# Data supplied
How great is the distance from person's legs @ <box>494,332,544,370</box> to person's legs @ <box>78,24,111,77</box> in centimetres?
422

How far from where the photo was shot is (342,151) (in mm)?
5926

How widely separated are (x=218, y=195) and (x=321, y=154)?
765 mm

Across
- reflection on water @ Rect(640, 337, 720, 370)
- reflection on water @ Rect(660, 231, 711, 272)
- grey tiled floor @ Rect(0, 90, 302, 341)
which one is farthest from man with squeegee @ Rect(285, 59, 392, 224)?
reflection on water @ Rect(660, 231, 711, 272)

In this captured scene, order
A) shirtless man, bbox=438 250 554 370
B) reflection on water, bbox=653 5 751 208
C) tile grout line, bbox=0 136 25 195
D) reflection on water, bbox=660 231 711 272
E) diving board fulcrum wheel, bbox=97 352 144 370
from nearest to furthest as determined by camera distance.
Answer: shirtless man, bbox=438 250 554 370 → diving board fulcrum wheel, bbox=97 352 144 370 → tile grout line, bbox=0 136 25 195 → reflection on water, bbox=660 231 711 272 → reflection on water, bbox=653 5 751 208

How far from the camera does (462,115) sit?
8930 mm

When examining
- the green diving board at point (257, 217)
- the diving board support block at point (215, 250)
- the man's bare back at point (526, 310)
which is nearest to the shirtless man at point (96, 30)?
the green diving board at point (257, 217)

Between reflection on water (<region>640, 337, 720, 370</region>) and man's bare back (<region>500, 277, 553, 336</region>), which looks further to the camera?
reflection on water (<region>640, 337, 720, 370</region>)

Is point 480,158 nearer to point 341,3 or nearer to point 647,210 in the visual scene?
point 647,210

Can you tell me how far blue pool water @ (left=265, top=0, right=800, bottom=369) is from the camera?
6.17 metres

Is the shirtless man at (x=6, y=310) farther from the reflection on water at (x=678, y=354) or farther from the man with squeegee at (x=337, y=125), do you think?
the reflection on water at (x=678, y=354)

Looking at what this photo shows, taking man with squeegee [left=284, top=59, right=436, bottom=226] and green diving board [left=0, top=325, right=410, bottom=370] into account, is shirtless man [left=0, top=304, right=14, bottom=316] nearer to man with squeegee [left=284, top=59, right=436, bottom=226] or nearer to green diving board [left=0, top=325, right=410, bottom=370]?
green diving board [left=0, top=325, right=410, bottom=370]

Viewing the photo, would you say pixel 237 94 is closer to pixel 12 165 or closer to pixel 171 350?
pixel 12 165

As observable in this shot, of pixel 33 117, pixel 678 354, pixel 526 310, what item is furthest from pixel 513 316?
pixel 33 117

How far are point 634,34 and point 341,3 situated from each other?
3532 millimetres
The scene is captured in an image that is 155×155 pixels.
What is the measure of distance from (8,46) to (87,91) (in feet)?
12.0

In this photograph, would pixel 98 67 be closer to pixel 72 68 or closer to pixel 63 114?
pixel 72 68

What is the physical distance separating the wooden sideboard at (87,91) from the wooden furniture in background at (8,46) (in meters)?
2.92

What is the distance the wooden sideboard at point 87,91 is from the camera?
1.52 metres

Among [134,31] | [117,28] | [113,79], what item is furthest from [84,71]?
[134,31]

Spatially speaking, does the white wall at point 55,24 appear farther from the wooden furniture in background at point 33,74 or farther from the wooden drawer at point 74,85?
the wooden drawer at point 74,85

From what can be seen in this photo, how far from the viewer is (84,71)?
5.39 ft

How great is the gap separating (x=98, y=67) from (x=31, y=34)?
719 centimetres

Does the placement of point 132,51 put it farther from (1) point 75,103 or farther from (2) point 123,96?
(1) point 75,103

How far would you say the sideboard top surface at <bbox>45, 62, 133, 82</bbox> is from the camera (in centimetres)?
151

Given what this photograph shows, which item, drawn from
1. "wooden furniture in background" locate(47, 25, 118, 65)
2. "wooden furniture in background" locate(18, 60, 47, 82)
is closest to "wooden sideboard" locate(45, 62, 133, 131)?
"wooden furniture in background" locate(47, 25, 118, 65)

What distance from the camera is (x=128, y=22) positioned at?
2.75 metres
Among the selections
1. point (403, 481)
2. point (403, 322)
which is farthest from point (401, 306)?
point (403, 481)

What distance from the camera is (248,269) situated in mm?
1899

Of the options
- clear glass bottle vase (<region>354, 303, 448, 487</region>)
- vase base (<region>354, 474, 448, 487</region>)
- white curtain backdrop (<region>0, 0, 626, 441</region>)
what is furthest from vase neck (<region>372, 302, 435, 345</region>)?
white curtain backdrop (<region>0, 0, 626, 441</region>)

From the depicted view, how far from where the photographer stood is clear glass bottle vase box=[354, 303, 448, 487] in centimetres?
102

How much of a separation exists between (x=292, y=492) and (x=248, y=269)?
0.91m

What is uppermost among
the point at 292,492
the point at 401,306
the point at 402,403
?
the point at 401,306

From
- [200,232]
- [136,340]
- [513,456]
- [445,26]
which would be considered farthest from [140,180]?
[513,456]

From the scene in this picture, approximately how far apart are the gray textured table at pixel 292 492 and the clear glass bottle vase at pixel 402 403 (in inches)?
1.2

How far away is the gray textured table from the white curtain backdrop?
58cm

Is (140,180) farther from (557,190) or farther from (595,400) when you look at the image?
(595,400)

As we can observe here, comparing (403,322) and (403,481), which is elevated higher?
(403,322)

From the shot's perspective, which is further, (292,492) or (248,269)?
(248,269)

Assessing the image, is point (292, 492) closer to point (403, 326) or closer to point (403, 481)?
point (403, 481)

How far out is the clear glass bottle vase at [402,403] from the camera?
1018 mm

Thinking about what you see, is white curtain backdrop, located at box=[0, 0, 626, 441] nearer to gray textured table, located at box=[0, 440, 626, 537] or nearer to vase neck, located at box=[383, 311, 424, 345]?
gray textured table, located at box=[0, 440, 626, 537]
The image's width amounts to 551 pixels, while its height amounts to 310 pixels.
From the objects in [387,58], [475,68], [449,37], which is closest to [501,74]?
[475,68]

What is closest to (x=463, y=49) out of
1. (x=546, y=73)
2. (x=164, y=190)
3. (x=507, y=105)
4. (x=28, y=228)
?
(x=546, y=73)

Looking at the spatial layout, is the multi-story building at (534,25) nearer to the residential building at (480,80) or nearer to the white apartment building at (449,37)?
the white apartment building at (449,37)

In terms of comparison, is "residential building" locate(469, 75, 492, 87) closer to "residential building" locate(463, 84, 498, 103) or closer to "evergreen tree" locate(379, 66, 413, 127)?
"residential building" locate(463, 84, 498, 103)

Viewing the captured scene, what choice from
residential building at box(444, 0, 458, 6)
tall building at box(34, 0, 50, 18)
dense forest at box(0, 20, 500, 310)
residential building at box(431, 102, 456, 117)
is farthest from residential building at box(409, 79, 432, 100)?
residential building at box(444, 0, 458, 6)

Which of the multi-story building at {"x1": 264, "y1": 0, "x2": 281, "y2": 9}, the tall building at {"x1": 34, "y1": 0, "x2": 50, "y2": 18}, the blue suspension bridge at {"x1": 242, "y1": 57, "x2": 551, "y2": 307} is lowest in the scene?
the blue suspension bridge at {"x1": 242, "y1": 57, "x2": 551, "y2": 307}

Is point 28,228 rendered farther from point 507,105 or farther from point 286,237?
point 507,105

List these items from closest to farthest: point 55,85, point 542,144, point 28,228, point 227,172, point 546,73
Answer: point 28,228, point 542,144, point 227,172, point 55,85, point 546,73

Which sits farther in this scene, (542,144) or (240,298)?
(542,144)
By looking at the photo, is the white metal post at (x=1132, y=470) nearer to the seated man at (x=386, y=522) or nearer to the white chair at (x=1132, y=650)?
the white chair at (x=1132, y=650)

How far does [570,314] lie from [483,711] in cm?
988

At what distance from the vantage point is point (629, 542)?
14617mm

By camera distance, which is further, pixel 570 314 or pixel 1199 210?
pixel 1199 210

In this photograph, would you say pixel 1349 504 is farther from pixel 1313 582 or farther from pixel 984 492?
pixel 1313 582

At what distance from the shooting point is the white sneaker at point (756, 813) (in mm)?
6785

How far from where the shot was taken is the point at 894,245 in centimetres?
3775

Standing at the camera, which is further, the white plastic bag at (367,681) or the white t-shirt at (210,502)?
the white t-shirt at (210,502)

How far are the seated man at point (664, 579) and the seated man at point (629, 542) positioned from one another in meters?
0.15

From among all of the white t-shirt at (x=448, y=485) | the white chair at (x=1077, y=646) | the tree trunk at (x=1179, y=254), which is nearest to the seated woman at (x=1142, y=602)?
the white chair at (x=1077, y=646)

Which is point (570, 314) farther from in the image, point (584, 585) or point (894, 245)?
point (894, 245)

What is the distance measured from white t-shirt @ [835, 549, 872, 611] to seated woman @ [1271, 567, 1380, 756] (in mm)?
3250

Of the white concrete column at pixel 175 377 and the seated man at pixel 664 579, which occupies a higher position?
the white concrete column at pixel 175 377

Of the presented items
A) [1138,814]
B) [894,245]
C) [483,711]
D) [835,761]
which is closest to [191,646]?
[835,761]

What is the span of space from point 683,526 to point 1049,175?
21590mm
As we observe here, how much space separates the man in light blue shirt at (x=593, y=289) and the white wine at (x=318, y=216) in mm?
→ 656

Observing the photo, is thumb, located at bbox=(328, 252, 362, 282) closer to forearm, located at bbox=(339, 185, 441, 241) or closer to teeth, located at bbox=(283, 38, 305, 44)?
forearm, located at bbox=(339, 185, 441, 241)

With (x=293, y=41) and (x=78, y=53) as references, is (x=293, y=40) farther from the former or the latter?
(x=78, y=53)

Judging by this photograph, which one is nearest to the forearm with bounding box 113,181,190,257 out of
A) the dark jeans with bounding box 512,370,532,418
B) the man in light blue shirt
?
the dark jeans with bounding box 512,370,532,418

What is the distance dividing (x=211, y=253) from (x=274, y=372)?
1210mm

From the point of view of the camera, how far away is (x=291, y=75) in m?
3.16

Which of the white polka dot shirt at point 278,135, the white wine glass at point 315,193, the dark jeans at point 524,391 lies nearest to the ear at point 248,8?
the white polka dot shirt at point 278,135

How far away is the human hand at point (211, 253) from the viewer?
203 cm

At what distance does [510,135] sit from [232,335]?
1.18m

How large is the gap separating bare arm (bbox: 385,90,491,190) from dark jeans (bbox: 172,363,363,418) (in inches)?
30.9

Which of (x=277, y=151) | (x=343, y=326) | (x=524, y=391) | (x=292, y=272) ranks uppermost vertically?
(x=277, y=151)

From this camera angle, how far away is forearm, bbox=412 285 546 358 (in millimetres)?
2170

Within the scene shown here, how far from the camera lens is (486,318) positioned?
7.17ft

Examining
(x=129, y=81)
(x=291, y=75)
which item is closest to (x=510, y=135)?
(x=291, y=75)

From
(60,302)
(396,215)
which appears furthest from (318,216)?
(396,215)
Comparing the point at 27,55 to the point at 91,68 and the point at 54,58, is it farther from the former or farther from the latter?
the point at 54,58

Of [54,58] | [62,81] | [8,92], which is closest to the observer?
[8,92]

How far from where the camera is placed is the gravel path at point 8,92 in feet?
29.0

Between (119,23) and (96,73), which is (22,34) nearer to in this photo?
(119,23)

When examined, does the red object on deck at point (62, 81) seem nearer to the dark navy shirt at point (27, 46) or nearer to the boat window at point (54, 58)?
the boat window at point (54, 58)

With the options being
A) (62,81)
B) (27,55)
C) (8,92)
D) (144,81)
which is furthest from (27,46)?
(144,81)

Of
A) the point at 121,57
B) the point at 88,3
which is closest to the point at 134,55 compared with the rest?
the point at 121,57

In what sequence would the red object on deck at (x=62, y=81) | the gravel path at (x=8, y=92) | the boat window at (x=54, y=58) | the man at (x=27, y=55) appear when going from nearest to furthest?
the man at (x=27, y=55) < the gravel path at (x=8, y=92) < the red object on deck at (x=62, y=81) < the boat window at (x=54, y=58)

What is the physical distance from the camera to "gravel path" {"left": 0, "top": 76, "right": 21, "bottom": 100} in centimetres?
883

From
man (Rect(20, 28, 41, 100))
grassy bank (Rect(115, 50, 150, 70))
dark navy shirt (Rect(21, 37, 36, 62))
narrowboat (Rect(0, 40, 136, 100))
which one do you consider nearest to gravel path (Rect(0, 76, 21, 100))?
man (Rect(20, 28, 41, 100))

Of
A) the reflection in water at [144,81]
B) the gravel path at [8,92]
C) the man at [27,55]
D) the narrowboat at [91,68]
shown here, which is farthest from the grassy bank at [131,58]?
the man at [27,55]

# Do this
Copy everything from the line containing "In terms of" down to the line containing "Answer: point 28,228, point", renaming "tall building" to "skyscraper" and leaving all else the same. Return only those lines.

# Output below
In terms of comparison, is "residential building" locate(469, 75, 492, 87) closer to "residential building" locate(463, 84, 498, 103) or closer to "evergreen tree" locate(379, 66, 413, 127)?
"residential building" locate(463, 84, 498, 103)

Viewing the captured scene, what choice from
residential building at box(444, 0, 458, 6)
skyscraper at box(34, 0, 50, 18)
dense forest at box(0, 20, 500, 310)
residential building at box(431, 102, 456, 117)
is farthest from residential building at box(409, 79, 432, 100)?
residential building at box(444, 0, 458, 6)

Which of the multi-story building at {"x1": 264, "y1": 0, "x2": 281, "y2": 9}, the skyscraper at {"x1": 34, "y1": 0, "x2": 50, "y2": 18}, the blue suspension bridge at {"x1": 242, "y1": 57, "x2": 551, "y2": 307} is lowest in the scene?
the blue suspension bridge at {"x1": 242, "y1": 57, "x2": 551, "y2": 307}

Is point 28,228 rendered farther from point 507,105 or farther from point 286,237?
point 507,105

List these items from closest to farthest: point 55,85, point 542,144, point 28,228, point 227,172, point 546,73
Answer: point 28,228, point 542,144, point 227,172, point 55,85, point 546,73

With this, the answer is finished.